After identification of gene–metabolite associations or enrichment analysis, visualization is a second key point. Results from low-level data fusion often yields pairwise correlations, which can be visualized using networks. In the case of high-level data fusion, a combined visualization is used on metabolic pathways (e.g., the well-known pathway maps from KEGG are preferred). We discuss some technical resources for both visualization types. However, much more tools for different kinds of visualization exist and are reviewed elsewhere (29).

3.1

Visualization on KEGG Pathways

The newest version of the KEGG database supplies different possibilities accessing different pathways, from simple pathway descriptions to customcolored pathways. In this version, the API is changed from SOAP to a REST-based Web service.

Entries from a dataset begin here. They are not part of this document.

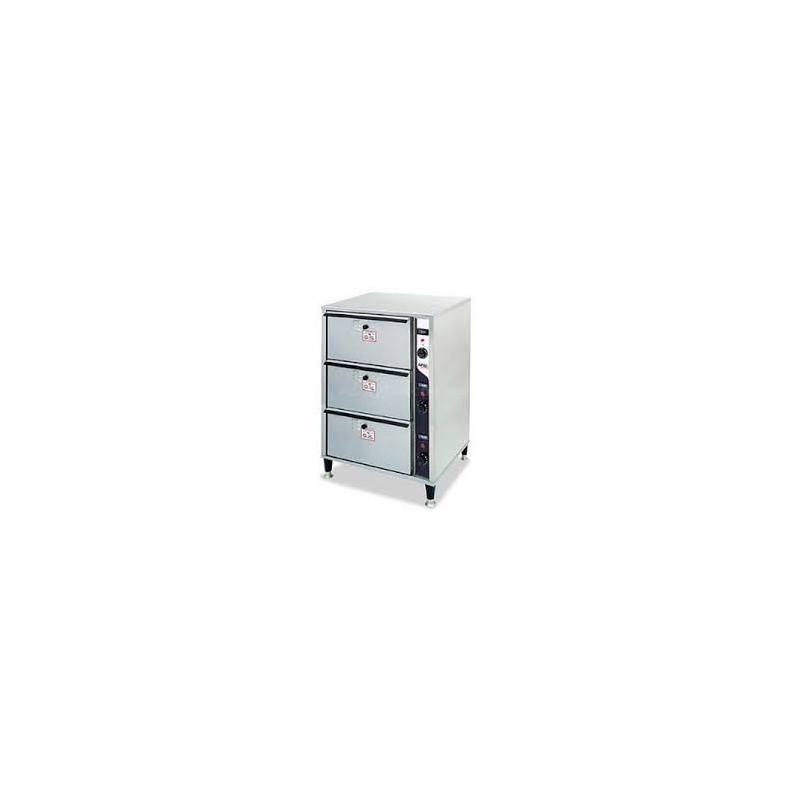 tiroir chauffant encastrable 2 tiroirs gastromastro. Black Bedroom Furniture Sets. Home Design Ideas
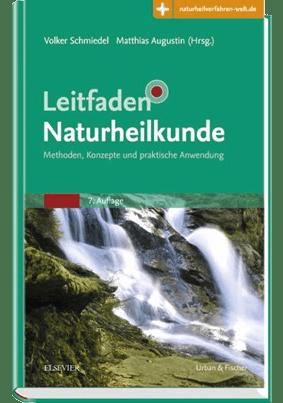 Buchcover Leitfaden Naturheilkunde - Marianne Krug - Fachärztin für Allgemeinmedizin - Frankfurt
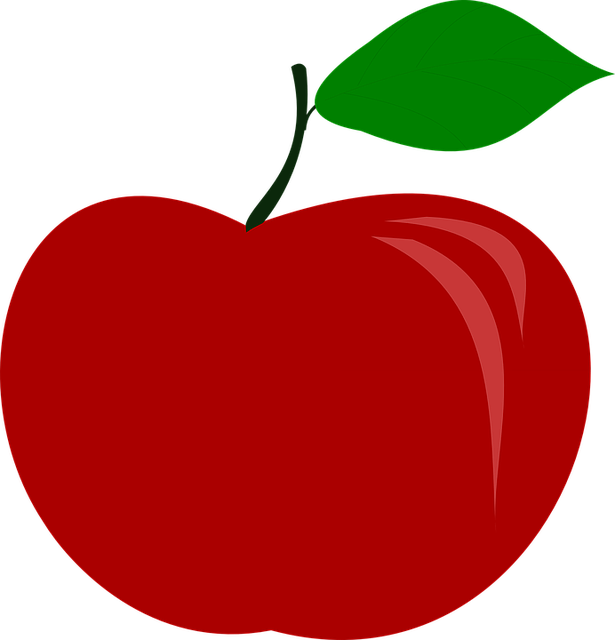 free vector graphic  apple  fruit  food - free image on pixabay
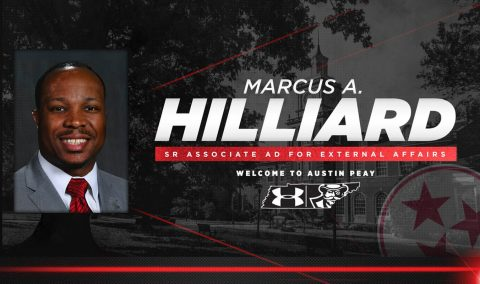 APSU Senior Associate Director of Athletics for External Affairs Marcus Hilliard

This Web service uses URI-based links for data retrieval (e.g., http://rest.kegg.jp/list/hsa returns a list of all human genes stored in the KEGG database). In a similar manner, colored pathways can be retrieved. Two different possibilities exist for transfer of data, the GET and POST methods: the POST method is preferred for longer datasets to color on a pathway. Because the URI always looks the same, easy implementation in routines in different programming languages is possible. HTML output is returned by the Web service, which can be used in your own implementations or on a Web server (Figure 4). Unfortunately, no functionality retrieving only the .png file, which was available in the old deprecated SOAP API, is available until now. Both the GET and POST methods accept KEGG identifiers as input and colors in hexadecimal code (hex code) format for fore- and background color. The usage of hex code for colors allows use of color gradients for mapping of differential gene expression or different metabolite concentrations.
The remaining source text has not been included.